A stationary or standing wave is one in which the amplitude varies
from place to place along the wave. Figure 1 is a diagram of a stationary wave. Note that
there are places where the amplitude is zero and, halfway between, places where the
amplitude is a maximum; these are known as nodes
(labelled N) and antinodes (labelled A) respectively.
(See
Figure 1)
The distance between successive
nodes, and successive antinodes, is half a wavelength. (l/2)
The amplitude of the
points on a stationary wave varies along the wave. In Figure 1 the amplitude at point 1 is
a1, that at point 2 is a2 and that at point 3 is a3. The displacement (y) at
these points varies with time.
Any stationary wave can be formed by the addition of
two travelling waves moving in opposite directions.
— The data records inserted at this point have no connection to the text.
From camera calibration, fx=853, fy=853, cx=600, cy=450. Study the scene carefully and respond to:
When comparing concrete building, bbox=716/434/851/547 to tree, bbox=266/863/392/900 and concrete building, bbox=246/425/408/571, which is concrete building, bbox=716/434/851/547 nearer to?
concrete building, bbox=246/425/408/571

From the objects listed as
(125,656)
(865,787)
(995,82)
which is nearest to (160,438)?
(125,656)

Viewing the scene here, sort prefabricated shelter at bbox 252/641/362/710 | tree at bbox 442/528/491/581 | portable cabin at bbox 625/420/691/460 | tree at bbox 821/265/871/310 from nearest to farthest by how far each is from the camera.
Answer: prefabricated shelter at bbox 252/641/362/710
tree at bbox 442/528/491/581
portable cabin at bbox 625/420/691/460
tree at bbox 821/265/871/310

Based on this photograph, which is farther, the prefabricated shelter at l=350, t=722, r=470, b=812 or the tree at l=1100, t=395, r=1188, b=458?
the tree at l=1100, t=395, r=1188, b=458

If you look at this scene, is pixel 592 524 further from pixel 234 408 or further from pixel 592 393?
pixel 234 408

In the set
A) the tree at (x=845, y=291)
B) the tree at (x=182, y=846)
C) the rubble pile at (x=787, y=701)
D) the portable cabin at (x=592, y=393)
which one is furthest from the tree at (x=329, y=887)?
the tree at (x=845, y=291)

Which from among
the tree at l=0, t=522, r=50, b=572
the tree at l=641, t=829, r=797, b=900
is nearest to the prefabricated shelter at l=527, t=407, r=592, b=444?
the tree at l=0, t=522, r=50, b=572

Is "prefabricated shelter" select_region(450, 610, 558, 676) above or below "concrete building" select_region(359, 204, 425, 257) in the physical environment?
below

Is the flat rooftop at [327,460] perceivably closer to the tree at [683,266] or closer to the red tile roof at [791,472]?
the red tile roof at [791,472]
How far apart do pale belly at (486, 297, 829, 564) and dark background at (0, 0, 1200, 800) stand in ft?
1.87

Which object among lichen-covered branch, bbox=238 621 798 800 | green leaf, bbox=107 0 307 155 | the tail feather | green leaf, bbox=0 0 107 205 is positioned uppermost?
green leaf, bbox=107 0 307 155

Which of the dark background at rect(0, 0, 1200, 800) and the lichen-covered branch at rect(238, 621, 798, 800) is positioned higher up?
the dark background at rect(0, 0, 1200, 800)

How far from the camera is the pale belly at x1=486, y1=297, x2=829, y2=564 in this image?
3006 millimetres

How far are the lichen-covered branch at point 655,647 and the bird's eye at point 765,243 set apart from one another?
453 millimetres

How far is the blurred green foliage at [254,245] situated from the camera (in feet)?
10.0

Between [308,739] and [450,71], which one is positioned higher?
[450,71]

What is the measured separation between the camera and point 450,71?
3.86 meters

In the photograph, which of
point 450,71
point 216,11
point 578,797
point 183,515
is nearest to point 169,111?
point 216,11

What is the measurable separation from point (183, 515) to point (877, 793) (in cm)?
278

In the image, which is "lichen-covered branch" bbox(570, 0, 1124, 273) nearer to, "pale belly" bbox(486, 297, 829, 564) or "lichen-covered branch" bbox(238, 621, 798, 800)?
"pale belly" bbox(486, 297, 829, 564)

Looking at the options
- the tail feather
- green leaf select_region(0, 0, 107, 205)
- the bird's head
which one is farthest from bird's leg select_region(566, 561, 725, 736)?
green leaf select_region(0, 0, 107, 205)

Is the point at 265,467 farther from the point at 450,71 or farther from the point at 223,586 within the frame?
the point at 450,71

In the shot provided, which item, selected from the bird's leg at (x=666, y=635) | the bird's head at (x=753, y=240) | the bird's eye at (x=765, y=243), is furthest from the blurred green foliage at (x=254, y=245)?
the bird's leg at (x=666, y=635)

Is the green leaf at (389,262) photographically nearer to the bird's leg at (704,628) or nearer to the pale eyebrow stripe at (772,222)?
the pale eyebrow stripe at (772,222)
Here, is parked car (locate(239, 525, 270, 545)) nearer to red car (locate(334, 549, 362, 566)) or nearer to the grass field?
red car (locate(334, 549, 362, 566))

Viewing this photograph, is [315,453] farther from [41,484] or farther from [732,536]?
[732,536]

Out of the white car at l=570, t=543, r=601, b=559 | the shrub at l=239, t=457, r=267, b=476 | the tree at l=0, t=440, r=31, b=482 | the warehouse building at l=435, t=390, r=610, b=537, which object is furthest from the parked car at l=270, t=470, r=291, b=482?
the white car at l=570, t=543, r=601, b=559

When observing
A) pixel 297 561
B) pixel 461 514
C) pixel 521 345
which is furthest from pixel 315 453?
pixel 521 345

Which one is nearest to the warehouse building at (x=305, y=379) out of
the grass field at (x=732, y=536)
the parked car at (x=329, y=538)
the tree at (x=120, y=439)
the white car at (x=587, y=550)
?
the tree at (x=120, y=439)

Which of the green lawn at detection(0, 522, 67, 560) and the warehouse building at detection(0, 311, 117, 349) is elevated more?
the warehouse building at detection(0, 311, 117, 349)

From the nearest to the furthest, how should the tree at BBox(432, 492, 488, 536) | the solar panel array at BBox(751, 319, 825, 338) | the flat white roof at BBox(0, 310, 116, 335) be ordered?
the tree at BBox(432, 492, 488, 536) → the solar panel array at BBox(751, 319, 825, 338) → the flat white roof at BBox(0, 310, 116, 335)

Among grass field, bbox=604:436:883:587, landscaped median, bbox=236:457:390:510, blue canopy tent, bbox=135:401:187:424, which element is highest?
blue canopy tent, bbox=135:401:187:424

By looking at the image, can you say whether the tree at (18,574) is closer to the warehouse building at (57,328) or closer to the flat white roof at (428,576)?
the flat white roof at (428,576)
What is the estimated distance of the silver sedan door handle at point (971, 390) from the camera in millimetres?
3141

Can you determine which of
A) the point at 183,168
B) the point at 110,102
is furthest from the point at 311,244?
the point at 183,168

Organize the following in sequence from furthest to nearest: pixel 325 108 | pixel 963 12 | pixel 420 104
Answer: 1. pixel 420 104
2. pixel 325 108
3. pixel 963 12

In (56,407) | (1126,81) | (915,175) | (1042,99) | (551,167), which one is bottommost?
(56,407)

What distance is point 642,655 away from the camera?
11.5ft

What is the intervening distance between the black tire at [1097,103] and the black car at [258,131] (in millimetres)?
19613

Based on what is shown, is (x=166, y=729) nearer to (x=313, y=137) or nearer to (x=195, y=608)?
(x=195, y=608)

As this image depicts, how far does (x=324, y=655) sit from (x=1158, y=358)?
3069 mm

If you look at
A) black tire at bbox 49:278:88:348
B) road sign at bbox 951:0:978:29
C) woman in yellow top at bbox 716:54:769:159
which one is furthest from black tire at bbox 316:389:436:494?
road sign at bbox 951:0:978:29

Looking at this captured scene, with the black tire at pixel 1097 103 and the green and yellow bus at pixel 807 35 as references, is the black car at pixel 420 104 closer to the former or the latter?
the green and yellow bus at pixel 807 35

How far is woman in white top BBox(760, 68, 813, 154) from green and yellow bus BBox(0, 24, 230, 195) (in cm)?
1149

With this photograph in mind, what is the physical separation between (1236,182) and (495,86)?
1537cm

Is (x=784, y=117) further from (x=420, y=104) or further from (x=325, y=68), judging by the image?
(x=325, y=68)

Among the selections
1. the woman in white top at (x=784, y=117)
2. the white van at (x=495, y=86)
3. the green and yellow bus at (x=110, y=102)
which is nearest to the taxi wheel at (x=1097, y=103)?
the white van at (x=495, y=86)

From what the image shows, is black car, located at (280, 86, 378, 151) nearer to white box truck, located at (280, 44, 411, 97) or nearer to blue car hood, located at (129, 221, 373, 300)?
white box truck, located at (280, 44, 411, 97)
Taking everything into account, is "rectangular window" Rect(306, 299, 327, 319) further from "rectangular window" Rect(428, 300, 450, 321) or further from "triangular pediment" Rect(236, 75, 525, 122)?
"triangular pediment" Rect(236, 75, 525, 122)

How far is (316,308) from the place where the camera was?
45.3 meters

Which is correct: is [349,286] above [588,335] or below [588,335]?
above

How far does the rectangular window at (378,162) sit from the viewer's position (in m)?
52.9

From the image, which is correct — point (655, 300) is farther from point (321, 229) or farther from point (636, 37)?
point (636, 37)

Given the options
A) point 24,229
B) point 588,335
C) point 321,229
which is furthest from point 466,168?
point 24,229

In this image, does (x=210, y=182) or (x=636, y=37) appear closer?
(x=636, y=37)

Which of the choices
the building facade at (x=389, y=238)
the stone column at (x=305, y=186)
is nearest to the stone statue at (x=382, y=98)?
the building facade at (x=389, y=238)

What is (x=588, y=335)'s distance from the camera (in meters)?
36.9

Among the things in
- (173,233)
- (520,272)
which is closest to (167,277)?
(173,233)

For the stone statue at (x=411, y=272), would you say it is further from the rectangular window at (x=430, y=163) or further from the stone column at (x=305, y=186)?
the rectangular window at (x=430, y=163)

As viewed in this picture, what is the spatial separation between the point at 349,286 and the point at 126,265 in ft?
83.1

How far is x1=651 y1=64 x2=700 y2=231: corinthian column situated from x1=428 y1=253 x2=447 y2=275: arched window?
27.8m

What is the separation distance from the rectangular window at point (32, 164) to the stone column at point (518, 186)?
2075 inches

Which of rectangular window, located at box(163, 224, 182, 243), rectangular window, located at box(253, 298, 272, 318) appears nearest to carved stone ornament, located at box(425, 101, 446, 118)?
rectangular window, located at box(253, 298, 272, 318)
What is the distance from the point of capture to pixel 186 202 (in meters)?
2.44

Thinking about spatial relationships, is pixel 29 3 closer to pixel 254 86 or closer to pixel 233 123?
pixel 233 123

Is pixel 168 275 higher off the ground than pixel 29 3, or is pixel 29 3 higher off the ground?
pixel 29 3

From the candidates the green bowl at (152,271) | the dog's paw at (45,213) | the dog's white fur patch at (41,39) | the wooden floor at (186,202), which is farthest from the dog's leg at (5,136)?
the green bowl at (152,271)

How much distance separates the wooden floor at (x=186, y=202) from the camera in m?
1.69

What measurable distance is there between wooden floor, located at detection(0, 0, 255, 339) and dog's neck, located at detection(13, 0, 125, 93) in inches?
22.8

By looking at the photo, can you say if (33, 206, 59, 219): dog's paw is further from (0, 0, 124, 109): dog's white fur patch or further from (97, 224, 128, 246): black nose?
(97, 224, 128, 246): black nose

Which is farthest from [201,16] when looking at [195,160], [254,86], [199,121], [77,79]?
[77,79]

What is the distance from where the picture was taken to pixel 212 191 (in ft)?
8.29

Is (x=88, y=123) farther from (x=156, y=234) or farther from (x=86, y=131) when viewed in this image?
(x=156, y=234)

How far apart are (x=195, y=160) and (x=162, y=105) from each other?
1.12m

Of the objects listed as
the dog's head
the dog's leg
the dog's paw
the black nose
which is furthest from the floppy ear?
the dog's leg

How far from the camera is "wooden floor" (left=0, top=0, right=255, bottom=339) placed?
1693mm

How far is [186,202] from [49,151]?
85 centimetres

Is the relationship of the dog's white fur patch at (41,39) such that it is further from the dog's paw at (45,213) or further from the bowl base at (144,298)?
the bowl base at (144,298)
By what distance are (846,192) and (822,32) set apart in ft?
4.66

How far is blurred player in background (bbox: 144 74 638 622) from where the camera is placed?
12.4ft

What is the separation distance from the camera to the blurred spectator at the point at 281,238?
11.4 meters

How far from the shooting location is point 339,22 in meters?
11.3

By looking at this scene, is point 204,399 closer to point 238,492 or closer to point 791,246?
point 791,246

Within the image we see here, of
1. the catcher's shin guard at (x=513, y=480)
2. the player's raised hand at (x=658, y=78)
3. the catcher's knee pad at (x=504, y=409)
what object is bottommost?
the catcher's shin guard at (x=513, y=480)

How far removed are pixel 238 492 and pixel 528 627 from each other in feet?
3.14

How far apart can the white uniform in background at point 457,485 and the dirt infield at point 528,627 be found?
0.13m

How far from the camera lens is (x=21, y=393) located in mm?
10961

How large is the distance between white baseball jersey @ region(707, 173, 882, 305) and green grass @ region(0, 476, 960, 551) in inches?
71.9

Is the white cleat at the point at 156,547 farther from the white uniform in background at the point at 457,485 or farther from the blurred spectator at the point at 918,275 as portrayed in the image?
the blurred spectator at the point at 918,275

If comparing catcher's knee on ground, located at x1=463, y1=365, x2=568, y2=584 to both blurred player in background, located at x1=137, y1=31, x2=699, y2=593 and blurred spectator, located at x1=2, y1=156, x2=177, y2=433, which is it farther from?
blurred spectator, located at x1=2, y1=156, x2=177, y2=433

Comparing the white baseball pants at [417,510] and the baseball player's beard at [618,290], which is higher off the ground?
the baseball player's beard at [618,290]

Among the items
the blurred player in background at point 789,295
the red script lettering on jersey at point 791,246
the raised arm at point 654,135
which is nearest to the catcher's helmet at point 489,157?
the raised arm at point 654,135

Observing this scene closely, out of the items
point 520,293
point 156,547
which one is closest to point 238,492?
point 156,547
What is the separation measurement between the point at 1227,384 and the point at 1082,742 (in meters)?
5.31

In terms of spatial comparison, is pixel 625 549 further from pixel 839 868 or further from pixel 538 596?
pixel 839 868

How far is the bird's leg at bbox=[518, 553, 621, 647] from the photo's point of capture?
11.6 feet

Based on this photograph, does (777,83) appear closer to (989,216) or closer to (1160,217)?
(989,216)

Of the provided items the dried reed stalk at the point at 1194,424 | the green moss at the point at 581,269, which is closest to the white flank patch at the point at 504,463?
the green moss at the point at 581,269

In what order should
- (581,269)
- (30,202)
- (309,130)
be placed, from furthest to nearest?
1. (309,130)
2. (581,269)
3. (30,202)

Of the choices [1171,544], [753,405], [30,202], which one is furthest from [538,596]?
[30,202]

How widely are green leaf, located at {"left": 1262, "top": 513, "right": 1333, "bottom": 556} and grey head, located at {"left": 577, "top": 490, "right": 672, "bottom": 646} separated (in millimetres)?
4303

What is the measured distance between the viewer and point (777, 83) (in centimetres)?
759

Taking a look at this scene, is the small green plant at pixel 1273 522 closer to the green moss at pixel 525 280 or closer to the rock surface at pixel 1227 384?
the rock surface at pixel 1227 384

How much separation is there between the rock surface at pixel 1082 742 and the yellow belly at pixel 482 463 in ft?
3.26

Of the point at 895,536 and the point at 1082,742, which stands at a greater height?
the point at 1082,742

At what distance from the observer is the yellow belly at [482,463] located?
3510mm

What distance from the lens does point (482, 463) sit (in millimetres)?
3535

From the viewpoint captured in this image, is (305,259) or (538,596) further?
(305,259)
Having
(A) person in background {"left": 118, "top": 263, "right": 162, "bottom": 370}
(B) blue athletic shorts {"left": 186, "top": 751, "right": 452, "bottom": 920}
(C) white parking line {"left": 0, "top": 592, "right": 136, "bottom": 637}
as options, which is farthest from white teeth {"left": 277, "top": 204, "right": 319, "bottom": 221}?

A wave moving in one direction
reflects at a barrier and interferes with the incoming wave.
The standing waves on a string may be studied using an experiment due to Melde and shown in Figure 2(a). A 0.5 m long rubber cord of 3 mm2 cross-section is clamped at one end, stretched to twice its length and fixed to a vibrator. The vibration generator is connected to a signal generator which can give a range of frequencies between 10 Hz and 100 Hz.
Observe the effects of slowly increasing the vibrator frequency from 10 Hz to 100 Hz and explain what you see. The experiment is best done in a darkened laboratory with the cord illuminated with a stroboscope.
The transmitter is set up facing a vertical metal plate about 50 cm away. If a probe detector connected to a meter is moved along the line between transmitter and plate a series of nodes and antinodes can be found. The distance between successive nodes or antinodes is half the wavelength of the microwaves.